P278 Endoscopic scoring system utilization for Inflammatory Bowel Disease activity assessment: a multicenter real-world evidence study from Argentina (DARE study)

Lasa, J.(1)*;Martínez, S.(1);Smolarczuk, A.(2);Navar, S.(2);Espinosa, F.(2);Pereyra, L.(2);Rainero, G.(3);Meligrana, N.(3);Marturano, V.(4);Steinberg, L.(5);Reyes, K.(5);Giraudo, F.(6);Garbi, L.(6);Gullino, L.(6);Yantorno, M.(6);Correa, G.(6);Ponce, C.(2);Orellana, D.(7);Galvarini, M.(7);Caruso, E.(7);Olivera, P.(8);

(1)CEMIC, Gastroenterology Department, Buenos Aires, Argentina;(2)Hospital Alemán, Gastroenterology Department, Buenos Aires, Argentina;(3)Hospital Universitario Austral, Gastroenterology Department, Pilar, Argentina;(4)Hospital Durand, Gastroenterology Department, Buenos Aires, Argentina;(5)Hospital Universitario Fundación Favaloro, Gastroenterology Department, Buenos Aires, Argentina;(6)Hospital San Martín, Gastroenterology Department, La Plata, Argentina;(7)Hospital Alemán, Gastroenterology, Buenos Aires, Argentina;(8)Zane Cohen Centre for Digestive Diseases- Lunenfeld-Tanenbaum Research Institute- Sinai Health System, Gastroenterology, Toronto, Canada;

Background

The use of scores for the assessment of endoscopic activity in inflammatory bowel disease (IBD) patients is crucial for accurate and reproducible evaluation of mucosal healing, which is a relevant marker of prognosis. Frequency and patterns of their use in a real-life setting are not known. We aimed to describe the prevalence of adequate use of endoscopic scores in IBD patients who underwent colonoscopy in a real-life setting.

Methods

A multicenter observational study comprising six community hospitals in Argentina was undertaken. Patients with a diagnosis of Crohn’s disease or ulcerative colitis who underwent colonoscopy for endoscopic activity assessment between July 2018 and July 2022 were included. Colonoscopy reports of included subjects were manually reviewed to determine the proportion of colonoscopies that included an endoscopic score report. We compared the endoscopic findings to determine if there were differences in the score reported and the inflammatory activity described. Finally, we determined the proportion of colonoscopy reports that included all of the IBD colonoscopy report quality elements proposed by BRIDGe group. Endoscopist’s specialty, years of experience as well as expertise in IBD were assessed. Chi square test was used for the comparison of categorical variables; Student t test for the comparison of numerical variables. A multivariate analysis was performed using a logistic regression model. A p value of less than 0.05 was considered to be statistically significant.

Results

A total of 1206 patients were included for analysis (32.25% patients with Crohn’s disease). Mean age was 45.48±15.6.  Endoscopic score reporting was found in only 34.45% of Crohn’s disease colonoscopies and in 52.87% of ulcerative colitis colonoscopies. Most frequently used scores were Mayo endoscopic score (90.56%) and SES-CD (56.03%).

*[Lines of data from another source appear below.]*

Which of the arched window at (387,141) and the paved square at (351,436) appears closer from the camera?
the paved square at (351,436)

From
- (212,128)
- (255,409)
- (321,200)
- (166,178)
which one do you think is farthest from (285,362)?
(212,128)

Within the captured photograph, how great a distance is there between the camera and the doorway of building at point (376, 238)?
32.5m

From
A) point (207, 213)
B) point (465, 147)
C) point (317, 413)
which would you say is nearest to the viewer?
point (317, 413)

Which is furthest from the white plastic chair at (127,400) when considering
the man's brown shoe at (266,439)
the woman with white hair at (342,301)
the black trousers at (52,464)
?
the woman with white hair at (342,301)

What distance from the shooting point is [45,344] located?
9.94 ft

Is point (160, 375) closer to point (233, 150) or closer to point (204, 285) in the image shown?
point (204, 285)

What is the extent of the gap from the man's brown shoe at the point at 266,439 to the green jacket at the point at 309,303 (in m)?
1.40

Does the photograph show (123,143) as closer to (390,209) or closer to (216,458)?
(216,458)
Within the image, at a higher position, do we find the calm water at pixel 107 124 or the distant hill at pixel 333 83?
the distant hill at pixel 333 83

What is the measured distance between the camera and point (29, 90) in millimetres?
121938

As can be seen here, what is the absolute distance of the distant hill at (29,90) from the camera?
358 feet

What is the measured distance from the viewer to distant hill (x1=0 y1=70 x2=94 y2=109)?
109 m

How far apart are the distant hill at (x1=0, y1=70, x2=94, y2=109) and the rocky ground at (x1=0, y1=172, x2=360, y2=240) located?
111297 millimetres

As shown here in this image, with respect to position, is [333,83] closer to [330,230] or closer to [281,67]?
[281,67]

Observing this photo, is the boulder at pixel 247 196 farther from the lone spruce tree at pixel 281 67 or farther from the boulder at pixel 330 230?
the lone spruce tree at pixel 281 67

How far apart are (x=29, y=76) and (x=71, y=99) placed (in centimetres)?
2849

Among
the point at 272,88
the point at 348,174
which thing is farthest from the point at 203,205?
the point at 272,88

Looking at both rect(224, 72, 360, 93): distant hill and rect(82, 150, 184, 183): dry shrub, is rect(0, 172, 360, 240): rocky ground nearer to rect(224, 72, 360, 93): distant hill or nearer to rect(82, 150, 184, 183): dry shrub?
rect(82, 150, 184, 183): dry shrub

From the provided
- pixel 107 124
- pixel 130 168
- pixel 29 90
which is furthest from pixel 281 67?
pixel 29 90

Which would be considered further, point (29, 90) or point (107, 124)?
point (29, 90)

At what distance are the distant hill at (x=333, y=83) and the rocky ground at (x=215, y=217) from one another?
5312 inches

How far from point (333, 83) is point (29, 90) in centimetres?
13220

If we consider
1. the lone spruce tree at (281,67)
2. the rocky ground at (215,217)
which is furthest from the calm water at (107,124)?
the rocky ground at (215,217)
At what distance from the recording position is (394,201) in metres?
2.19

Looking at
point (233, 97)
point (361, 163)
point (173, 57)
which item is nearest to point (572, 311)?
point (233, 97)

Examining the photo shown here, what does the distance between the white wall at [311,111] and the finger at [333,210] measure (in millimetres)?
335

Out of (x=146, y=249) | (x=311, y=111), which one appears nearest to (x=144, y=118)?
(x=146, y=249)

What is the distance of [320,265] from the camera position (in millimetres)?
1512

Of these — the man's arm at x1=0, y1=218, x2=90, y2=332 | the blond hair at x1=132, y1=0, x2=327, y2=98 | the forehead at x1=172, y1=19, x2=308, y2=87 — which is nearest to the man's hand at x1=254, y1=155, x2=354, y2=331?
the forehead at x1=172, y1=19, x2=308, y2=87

We found discrepancies between the score reported and the findings described in colonoscopies in 10.92% of cases; only 26% of reports included all recommendations proposed by BRIDGe group. On multivariate analysis, surgeons as operators [OR 0.08 (0.03-0.18)], >15 years of endoscopist experience [OR 0.24 (0.07-0.37)], IBD expertise [OR 2.86 (1.86-4.41)] and compliance of quality elements of reporting [OR 2.48 (1.24-3.76)] were significantly associated with endoscopic score reporting.

Conclusion

We identified a low prevalence of endoscopic activity score reporting in IBD patients’ colonoscopies. This finding is associated with operator-dependent characteristics. Educational interventions can be introduced to increase adequate score reporting.